Hard Proof of Inefficiency
Earlier this year, a report by the Government Accountability Office laid out in black and white what was already apparent to many — that six years after their scheduled start dates, none of the federal Everglades projects considered most important had begun.
That report and an earlier study by the National Academy of Sciences have prompted a new approach to Everglades restoration. The Army Corps of Engineers is now looking at its list of 60 Everglades projects to see which it can get off the ground quickly, says Stuart Applebaum, chief of the Corps' Ecosystems Restoration Branch.
"I can understand people's frustrations to a long-term endeavor," he says. "You get highs and lows along the way. The main thing is to maintain the focus and keep moving ahead."
Even critics concede that it's the Bush administration and Congress, not the Corps, that has held up the money critical to Everglades restoration. Herein lies an irony lost on few people in Florida: The Corps is being asked to oversee an effort to undo decades of damage that, in many cases, was caused by earlier Corps projects. Canals that were painstakingly dug will be filled in, wetlands that were drained for homes and agriculture will now be re-flooded.
Fixing a River, Bit by Bit
The Kissimmee River once meandered slowly through central Florida — providing much of the water vital to Lake Okeechobee, where the Everglades begin.
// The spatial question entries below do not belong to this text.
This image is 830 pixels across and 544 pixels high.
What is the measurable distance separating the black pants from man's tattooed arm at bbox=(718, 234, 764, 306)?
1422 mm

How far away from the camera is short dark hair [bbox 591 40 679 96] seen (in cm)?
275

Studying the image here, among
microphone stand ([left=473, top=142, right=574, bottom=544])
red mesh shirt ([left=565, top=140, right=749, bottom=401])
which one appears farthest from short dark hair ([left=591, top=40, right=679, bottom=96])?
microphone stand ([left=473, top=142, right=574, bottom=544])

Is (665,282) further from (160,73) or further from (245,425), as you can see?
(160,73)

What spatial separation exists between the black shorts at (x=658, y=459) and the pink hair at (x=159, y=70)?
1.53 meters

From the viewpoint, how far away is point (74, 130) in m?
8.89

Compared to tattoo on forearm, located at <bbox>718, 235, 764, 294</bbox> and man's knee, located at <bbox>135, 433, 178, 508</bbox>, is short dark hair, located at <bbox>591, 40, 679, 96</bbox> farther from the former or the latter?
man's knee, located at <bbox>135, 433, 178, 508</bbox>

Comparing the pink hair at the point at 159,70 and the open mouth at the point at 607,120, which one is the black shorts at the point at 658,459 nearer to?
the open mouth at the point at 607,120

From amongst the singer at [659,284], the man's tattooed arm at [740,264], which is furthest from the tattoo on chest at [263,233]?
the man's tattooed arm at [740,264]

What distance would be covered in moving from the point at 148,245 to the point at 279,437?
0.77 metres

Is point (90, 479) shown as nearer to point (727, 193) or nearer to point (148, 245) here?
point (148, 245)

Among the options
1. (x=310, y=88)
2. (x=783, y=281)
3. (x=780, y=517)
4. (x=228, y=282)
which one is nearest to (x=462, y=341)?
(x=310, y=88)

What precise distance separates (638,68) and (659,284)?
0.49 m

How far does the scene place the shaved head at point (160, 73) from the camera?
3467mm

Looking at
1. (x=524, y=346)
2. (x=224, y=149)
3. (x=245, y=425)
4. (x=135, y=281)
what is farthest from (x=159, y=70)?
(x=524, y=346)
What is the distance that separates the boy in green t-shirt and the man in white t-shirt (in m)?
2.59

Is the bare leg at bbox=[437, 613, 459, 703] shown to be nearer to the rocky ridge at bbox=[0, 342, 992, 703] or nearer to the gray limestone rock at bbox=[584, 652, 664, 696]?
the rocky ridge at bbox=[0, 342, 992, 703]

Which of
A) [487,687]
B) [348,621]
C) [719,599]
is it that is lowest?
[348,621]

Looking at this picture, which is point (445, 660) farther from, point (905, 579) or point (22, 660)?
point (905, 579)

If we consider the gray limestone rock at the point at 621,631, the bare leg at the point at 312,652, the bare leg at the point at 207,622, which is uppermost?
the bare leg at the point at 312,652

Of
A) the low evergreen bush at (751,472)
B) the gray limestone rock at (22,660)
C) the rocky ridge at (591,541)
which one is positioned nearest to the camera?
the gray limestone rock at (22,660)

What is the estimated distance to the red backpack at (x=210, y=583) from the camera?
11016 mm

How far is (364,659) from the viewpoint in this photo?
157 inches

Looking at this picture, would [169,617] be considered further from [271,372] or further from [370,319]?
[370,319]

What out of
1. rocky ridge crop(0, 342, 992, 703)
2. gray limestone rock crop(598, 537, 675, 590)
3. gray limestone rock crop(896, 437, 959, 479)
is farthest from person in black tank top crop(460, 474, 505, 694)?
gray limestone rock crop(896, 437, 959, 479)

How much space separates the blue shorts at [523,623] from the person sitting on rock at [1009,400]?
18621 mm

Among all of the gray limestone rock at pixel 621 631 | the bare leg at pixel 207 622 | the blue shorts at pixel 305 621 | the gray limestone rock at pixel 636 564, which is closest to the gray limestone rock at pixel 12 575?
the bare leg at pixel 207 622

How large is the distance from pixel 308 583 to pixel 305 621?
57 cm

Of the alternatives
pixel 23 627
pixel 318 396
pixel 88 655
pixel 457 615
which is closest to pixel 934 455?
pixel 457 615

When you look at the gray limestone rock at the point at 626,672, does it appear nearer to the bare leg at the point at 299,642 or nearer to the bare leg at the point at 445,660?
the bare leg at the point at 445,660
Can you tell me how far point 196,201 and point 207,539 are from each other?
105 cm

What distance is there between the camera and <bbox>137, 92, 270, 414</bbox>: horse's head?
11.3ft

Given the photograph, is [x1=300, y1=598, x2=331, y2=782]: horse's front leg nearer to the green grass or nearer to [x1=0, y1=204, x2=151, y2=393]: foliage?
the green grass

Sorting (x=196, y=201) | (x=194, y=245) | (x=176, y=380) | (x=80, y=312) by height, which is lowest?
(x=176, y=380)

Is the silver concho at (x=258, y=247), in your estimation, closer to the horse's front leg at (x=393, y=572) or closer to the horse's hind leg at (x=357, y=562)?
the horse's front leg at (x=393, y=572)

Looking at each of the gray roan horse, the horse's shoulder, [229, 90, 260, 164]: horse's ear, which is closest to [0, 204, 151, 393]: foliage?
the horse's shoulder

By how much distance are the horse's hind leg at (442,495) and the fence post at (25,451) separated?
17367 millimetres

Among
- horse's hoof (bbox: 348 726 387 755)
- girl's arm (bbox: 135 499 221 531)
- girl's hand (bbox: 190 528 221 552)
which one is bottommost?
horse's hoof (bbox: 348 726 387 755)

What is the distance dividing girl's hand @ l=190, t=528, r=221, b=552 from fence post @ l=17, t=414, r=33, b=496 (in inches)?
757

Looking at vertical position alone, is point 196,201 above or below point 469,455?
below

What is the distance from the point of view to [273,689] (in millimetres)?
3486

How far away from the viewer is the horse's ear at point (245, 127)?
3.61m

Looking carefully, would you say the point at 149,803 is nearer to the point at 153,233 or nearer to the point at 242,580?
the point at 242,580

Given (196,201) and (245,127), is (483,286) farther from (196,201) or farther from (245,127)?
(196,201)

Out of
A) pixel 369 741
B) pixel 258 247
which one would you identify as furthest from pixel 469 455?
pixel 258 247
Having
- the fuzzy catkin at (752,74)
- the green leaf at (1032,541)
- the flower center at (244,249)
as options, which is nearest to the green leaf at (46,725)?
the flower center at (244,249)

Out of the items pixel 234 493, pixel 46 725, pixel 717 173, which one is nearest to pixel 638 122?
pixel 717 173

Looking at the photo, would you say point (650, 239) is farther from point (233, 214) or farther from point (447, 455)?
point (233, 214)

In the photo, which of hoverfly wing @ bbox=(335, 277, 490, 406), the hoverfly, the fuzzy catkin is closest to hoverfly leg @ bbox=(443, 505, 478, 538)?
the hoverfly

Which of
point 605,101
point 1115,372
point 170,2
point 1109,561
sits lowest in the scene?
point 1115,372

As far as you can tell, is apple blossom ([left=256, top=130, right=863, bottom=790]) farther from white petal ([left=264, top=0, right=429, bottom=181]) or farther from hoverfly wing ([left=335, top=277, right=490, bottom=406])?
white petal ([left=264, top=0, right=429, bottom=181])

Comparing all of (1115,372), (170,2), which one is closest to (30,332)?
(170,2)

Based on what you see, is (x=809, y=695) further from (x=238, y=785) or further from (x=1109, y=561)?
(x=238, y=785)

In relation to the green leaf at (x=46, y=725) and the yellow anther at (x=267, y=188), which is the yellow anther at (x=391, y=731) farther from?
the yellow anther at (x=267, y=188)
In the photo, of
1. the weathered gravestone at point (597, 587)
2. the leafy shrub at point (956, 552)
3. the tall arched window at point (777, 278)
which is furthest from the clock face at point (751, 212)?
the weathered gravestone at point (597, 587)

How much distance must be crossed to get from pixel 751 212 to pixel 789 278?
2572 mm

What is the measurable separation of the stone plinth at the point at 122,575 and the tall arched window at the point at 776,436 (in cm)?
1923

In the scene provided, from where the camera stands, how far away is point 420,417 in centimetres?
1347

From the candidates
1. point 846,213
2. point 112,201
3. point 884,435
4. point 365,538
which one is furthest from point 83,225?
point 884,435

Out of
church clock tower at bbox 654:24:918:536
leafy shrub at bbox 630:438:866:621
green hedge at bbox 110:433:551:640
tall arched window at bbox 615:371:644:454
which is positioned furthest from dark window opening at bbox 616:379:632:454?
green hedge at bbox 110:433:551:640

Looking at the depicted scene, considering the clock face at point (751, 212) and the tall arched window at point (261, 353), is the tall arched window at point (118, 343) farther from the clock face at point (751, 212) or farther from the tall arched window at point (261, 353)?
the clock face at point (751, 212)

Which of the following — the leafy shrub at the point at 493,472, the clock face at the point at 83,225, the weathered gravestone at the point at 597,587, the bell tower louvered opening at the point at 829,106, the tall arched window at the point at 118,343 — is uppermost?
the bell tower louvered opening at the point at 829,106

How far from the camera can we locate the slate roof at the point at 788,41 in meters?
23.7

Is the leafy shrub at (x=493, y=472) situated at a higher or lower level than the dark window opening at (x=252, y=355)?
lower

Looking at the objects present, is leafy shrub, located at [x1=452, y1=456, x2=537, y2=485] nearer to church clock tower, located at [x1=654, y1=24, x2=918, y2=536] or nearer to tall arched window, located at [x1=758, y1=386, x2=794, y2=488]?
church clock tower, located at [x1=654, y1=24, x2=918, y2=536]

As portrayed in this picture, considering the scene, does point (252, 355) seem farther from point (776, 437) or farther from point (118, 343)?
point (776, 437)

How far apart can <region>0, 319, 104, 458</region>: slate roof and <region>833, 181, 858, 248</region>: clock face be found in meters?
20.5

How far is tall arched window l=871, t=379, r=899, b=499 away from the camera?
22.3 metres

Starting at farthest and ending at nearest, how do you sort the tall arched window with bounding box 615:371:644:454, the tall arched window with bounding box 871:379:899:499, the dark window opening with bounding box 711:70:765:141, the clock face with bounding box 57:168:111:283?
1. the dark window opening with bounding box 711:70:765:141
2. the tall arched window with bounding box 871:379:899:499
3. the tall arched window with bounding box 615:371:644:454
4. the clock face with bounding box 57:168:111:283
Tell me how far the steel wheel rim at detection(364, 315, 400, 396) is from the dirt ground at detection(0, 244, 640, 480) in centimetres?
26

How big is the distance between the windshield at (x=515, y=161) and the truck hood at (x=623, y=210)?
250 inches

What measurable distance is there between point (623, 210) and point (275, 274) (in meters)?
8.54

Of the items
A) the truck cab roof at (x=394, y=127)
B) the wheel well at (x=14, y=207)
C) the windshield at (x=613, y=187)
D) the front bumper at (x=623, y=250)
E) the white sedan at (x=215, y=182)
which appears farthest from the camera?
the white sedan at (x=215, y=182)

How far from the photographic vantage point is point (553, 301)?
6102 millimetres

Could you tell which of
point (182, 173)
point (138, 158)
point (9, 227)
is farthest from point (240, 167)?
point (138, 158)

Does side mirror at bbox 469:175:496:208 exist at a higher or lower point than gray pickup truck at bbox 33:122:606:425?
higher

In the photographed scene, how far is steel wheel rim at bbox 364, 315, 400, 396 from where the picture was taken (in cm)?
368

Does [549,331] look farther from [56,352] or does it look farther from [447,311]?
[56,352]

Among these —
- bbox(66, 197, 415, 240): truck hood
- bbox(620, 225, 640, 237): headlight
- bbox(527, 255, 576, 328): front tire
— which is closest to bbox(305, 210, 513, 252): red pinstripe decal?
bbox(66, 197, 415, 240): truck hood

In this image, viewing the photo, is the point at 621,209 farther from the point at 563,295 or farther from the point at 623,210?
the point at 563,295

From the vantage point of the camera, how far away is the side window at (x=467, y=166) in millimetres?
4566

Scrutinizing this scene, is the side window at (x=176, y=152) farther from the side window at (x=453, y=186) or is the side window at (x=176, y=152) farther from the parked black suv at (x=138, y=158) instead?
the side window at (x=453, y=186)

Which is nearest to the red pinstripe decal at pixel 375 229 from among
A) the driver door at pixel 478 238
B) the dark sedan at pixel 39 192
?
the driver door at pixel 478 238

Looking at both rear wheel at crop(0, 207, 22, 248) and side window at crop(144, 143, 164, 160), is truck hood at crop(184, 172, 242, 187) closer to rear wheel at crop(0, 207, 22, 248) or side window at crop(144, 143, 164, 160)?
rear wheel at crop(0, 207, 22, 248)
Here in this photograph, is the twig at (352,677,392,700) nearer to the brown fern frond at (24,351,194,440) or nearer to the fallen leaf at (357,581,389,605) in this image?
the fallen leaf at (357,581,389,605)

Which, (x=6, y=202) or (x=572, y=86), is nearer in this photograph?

About 50 years ago, however, the Corps began working to tame the Kissimmee — installing locks, making it deeper and straighter — turning a river into a canal.
Over the past several years, about 10 miles of the river has been restored, however — a sign of progress amid a mass of bureaucracy.
"We came in and helped it out and cleaned out the vegetation and dredged it out," says Chuck Woburn, an engineer with the Corps, pointing out alligators, ibises and purple gallinules where the river is once again flowing. "As you can see, it's beautiful with nice sandbars, nice natural vegetation."
Taking the Road to Restoration, Again
Next year, the Corps hopes to begin work on another important Florida project — the Tamiami Trail, a historic road that runs through the heart of the Everglades.
The road has long been recognized as a barrier that prevents freshwater from flowing south. Environmental groups want the Corps to raze a two-mile-long section of the trail.
This project will show how serious the Corps is about restoring the Everglades, says Sara Fain of the National Parks Conservation Association.
"It's going to cost a lot of money," she says. "If we're going to restore the Everglades, this is the hard decision we need to make."
It was already made once, almost 20 years ago. In 1989, 11 years before Congress took up the Comprehensive Everglades Restoration Plan, the project was authorized for the first time.